Discover / / 25.11.15

Adam Oko

Adam Oko makes music that isn’t easy to define. His scope ranges from lo-fi, ambient soundscapes to warped, synth-driven struts that reference the utopian sounds of 80s Japanese electronic music. Underpinning it all is an inquisitiveness that lays his process bare; he’s uncovering things as he goes. Hailing from Canterbury and currently based in London, Oko also makes music with Pride of Gombe, a collective project featuring Lukid, BNJMN, Samoyed, Mr Beatnick, Kelpe and Luke Owen.

In Oko’s own words, “ruthless experimentation and absolute objection to compromise” unify the diverse artists he cites as his biggest influences; namely Robert Wyatt, Brian Eno, Haruomi Hosono and This Heat.

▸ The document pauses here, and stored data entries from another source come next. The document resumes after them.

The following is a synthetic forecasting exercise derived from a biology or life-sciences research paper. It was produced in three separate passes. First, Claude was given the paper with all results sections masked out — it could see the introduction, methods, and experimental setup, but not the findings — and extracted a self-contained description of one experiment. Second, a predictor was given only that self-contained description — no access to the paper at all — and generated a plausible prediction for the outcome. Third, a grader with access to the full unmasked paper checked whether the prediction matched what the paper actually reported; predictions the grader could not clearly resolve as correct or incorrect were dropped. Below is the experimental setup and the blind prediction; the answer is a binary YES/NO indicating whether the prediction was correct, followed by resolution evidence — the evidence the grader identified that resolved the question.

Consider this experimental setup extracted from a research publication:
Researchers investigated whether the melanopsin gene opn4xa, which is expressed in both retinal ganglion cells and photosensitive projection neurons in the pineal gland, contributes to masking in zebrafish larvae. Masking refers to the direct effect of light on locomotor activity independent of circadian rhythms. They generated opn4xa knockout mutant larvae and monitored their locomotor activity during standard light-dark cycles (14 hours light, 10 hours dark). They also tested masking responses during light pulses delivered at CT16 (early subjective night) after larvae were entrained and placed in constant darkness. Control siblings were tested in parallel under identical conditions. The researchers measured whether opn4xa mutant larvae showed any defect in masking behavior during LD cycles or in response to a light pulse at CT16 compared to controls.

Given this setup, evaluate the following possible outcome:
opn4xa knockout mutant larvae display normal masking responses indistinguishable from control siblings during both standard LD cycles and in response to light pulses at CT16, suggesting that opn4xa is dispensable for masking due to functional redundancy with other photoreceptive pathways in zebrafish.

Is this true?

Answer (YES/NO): YES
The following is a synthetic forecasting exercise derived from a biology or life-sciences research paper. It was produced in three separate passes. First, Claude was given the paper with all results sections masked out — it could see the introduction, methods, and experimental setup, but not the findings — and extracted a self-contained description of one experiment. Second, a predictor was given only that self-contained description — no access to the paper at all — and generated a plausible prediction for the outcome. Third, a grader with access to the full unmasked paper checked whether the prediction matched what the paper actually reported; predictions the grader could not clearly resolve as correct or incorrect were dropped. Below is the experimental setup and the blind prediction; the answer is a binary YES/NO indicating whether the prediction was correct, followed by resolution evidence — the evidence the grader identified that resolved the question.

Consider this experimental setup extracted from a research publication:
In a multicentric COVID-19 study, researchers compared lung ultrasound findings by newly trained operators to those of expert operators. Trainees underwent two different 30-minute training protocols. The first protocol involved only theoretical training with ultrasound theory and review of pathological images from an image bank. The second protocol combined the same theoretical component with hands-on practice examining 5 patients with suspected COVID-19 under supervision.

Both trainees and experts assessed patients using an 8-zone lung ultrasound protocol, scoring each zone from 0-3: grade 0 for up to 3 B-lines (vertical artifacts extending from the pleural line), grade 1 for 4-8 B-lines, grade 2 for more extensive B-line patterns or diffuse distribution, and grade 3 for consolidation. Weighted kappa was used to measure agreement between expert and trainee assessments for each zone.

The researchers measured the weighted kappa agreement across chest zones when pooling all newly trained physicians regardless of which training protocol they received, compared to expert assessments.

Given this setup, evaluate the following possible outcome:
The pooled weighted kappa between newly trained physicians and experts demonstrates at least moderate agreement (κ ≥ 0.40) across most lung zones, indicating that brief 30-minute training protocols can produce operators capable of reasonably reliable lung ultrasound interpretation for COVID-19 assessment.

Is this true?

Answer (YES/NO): YES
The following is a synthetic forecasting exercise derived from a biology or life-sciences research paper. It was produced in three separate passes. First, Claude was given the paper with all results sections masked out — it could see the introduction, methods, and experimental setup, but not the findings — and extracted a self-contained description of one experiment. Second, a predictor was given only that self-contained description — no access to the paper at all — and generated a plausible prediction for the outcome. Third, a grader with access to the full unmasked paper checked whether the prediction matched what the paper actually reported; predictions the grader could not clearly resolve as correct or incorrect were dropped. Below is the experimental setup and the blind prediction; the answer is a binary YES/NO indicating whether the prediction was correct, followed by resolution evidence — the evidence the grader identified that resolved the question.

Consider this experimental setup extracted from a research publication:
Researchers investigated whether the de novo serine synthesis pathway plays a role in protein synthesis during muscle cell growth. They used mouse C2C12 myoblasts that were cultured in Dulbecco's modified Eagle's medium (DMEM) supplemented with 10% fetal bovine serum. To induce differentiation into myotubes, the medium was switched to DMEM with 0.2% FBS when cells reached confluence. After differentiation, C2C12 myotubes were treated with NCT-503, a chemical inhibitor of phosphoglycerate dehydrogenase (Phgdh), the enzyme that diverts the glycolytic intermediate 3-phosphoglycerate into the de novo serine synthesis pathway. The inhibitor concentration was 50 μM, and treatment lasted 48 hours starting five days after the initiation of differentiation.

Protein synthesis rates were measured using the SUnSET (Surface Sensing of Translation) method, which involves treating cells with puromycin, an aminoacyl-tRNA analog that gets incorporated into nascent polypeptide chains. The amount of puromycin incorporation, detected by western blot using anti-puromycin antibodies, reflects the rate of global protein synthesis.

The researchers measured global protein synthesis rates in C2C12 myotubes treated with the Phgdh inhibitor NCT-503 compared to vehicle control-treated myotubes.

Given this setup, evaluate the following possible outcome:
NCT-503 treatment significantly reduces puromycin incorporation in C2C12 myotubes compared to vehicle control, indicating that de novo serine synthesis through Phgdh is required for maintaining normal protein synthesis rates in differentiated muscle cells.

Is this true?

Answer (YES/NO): YES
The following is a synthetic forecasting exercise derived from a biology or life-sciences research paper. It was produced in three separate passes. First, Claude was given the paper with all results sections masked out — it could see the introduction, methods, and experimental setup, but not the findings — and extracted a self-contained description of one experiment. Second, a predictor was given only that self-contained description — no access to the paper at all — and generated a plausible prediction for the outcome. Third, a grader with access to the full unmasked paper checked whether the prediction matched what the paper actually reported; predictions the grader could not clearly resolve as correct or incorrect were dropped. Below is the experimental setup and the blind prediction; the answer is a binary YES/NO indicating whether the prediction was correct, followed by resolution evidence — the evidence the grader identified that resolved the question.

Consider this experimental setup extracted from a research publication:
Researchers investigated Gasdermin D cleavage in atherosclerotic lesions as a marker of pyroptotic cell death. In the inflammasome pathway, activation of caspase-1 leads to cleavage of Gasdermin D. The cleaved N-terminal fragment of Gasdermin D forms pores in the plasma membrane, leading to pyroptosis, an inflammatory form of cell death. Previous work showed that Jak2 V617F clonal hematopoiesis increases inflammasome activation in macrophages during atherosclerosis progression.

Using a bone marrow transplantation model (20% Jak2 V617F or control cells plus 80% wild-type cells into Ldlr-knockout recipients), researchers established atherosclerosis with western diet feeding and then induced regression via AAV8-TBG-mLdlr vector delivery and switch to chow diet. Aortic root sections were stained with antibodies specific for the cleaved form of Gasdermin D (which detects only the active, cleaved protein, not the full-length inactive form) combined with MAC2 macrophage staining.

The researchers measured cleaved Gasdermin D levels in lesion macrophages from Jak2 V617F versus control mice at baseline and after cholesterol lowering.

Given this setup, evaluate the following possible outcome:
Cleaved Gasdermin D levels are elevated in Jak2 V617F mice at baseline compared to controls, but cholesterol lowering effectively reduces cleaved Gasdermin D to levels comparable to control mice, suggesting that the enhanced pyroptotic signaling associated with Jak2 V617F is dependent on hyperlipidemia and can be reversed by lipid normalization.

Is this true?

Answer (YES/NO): YES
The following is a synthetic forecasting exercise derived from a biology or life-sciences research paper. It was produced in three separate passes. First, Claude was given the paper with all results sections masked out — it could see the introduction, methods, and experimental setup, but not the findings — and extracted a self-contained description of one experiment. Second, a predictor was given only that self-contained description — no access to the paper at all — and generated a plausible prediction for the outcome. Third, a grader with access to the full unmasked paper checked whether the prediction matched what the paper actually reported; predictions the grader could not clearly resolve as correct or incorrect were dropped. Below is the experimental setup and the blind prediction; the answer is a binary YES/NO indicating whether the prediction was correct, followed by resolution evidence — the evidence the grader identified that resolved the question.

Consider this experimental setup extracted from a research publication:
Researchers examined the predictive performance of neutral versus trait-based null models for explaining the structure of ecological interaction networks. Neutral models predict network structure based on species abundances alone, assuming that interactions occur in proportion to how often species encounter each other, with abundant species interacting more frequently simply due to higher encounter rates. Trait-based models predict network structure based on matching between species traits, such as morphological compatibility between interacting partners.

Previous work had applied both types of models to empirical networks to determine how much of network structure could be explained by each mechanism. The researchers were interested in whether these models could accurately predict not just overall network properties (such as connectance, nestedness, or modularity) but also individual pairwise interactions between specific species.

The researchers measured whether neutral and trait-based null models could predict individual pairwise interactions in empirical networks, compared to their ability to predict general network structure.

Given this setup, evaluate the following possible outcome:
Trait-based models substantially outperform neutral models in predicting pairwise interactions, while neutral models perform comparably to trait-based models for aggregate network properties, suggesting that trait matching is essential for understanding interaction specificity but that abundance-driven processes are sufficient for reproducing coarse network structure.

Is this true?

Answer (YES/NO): NO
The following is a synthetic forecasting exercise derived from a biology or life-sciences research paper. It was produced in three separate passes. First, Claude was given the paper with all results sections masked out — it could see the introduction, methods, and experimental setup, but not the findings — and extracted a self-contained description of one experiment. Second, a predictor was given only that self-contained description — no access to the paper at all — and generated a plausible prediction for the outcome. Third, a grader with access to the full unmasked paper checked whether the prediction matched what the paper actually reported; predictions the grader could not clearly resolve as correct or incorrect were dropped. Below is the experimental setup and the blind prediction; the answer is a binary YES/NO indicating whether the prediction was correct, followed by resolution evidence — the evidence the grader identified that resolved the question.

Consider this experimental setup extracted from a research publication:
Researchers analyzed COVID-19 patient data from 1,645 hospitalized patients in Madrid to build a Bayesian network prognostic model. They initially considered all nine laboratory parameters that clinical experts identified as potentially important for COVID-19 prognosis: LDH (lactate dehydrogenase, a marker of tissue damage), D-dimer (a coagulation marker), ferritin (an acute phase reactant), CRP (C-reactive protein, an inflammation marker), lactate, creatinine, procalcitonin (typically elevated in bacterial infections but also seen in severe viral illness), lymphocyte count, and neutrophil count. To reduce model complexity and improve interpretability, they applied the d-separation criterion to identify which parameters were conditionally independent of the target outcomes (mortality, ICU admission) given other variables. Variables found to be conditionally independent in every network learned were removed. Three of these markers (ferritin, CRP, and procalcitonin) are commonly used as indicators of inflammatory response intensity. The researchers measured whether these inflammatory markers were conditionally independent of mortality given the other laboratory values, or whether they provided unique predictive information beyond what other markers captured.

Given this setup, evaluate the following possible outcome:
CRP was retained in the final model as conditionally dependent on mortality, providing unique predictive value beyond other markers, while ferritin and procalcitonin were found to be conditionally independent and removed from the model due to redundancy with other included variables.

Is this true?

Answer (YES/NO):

These values permeate Oko’s approach to making music, which involves various field recordings, samples and sounds from analog sources, and frippertronic loops: a technique that creates real-time delay between repeating tape loops. As evident on his debut solo EP Diet of Germs, Oko’s music has a relationship to artists like Oneohtrix Point Never and James Ferraro, and he seems to share their approach of raking through the past and looking forwards at the same time. “I find that a retro vision of the future is always more tasteful than a contemporary one,” he says.

Oko makes it clear that his approach is more instinctive than planned out however. When I ask him about the interplay he creates between utopian sounds and the dark, industrial elements of his work, he is quick to dismiss any conceptual motives. “That contrast is more about what sounds right to my ears than intentional. Whilst I love that grit and rawness, I’m also a hopeless sucker for a knee-weakening melody.”

His music is full of articulate ideas however, and some of the tracks feel like meditations on the creative process itself. Suketo begins as a restrained, ambient soundscape that feels like it’s striving or hinting at something, until at the exact midpoint of the track a sampled voice floats in: “people are full of poetry you know… everything they say; maybe the way they say it has this magic and spark in it. People are always saying things that inspire me… people are just full of wonderful things.” The voice belongs to a 19 year old Kate Bush but divorced from its original context, it has the feeling of an epiphany.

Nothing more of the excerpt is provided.